Composability

Updated Apr 30, 2026

Inputs and outputs in fireargs are zod object schemas, so anything zod can compose works here too — .extend(), .merge(), shape spread, discriminated unions. Define common parameters once and reuse them across every command that needs them, including the per-field commander config you attached via f.argument() / f.option().

Reusable parameter blocks

Build a zod object once, then mix it into each command's input:

import { f } from "fireargs"
import { z } from "zod"

const paginationParams = z.object({
  page: f
    .option({ short: "p" })
    .schema(z.coerce.number().int().min(1).default(1)),
  limit: f
    .option({ short: "l" })
    .schema(z.coerce.number().int().min(1).max(100).default(20)),
})

const verbosityParams = z.object({
  verbose: f.option({ short: "v" }).boolean(),
  quiet: f.option({ short: "q" }).boolean(),
})

The metadata you attached with f.option(...) lives on the schema, so when you reuse paginationParams in another command, --page / -p still come along for free.

Composing into a command

Three equivalent shapes — pick whichever reads cleanly for the call site.

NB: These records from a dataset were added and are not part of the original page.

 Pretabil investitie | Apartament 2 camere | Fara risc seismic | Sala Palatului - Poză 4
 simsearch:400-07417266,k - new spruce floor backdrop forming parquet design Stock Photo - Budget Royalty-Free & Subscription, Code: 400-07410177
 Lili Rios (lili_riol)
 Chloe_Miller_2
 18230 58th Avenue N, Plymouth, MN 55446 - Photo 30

Shape spread (most flexible)

const listUsers = f
  .command({ name: "users", description: "List users" })
  .input(
    z.object({
      ...paginationParams.shape,
      ...verbosityParams.shape,
      role: z.enum(["admin", "user"]).optional(),
    }),
  )
  .output(z.object({ users: z.array(userSchema), total: z.number() }))
  .handler(input => ({ users: [], total: 0 }))

.extend(...) from a base

const baseParams = z.object({
  ...paginationParams.shape,
  ...verbosityParams.shape,
})

const listPosts = f
  .command({ name: "posts" })
  .input(baseParams.extend({ author: z.string().optional() }))
  .output(z.object({ posts: z.array(postSchema), total: z.number() }))
  .handler(input => ({ posts: [], total: 0 }))

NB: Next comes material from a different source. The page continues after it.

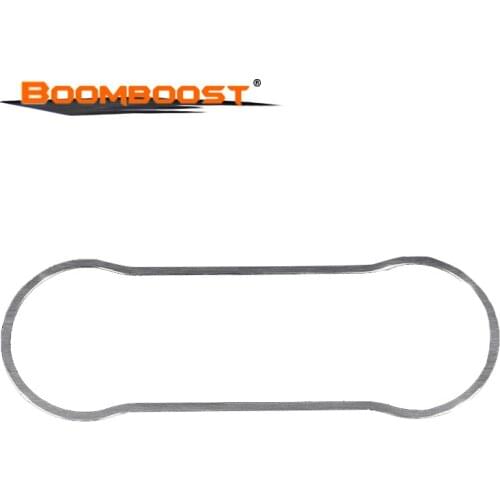 For Benz A B CLA GLA Class W176 W246 C117 X156 2013 2014 2015 car Interior Console A/C Switch Button Panel Frame Trim cover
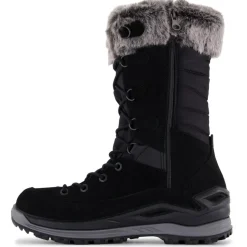 Lowa - Women's Alba Evo GTX - Winterschuhe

.merge(...) of two objects

const filterParams = z.object({ since: z.iso.datetime().optional() })

const listEvents = f
  .command({ name: "events" })
  .input(paginationParams.merge(filterParams))
  .output(z.object({ events: z.array(eventSchema) }))
  .handler(input => ({ events: [] }))

Reusable output blocks

Output schemas compose the same way. A common pattern is a generic "paginated response" wrapper:

function paginated<T extends z.ZodType>(item: T) {
  return z.object({
    items: z.array(item),
    total: z.number(),
    page: z.number(),
    limit: z.number(),
  })
}

const userOutput = paginated(z.object({ id: z.string(), name: z.string() }))
const postOutput = paginated(z.object({ id: z.string(), title: z.string() }))

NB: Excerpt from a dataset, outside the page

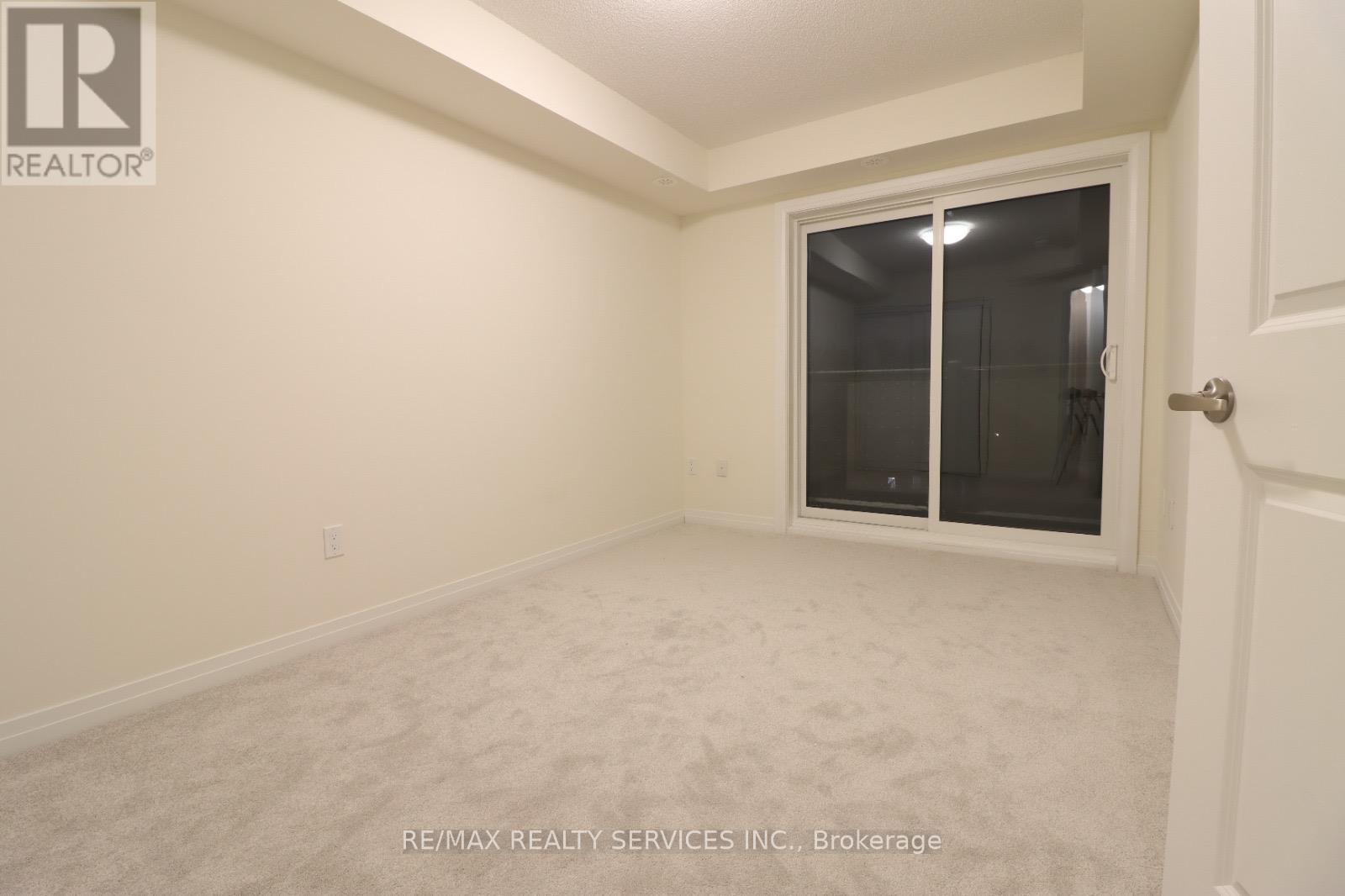 15 - 245 Mclevin Avenue, Toronto, Ontario  M1B 1E7 - Photo 5 - E12639284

Both userOutput and postOutput end up with identical pagination metadata in their --llms JSON Schemas — same source of truth.

Command factories

If many commands share more than just inputs — e.g. they all return a paginated list with the same handler scaffolding — encapsulate the pattern in a factory that returns a partially-built command builder:

function listCommand<T extends z.ZodObject>(
  config: Parameters<typeof f.command>[0],
  itemSchema: T,
) {
  return f
    .command(config)
    .input(
      z.object({
        ...paginationParams.shape,
        ...verbosityParams.shape,
      }),
    )
    .output(paginated(itemSchema))
}

const listUsers = listCommand(
  { name: "users", description: "List users" },
  z.object({ id: z.string(), name: z.string() }),
).handler(input => ({
  items: [],
  total: 0,
  page: input.page,
  limit: input.limit,
}))

const listPosts = listCommand(
  { name: "posts" },
  z.object({ id: z.string(), title: z.string() }),
).handler(input => ({
  items: [],
  total: 0,
  page: input.page,
  limit: input.limit,
}))

The factory hides the boilerplate; the call sites only specify what genuinely differs.

Programs as another composition layer

Beyond schema composition, f.program(...) composes commands themselves into trees. Mounting the same leaf under different program keys is a valid form of reuse:

const cli = f.program({ name: "myapp" }).commands({
  users: listUsers,
  members: listUsers,
})

Both invocation paths route to the same handler. See Programs for the dispatch and --llms flattening details.

What carries through

When you reuse a fragment, every per-field detail rides along:

  • Zod's own metadata.describe(), .default(), .optional(), .enum(), .coerce, validation rules.
  • fireargs metadataf.argument() / f.option() config (short, env, conflicts, hidden, preset, helpGroup, defaultDescription).

Both surface in commander's --help and in the --llms manifest exactly as if you'd written the fields inline. Compose freely; nothing leaks or duplicates.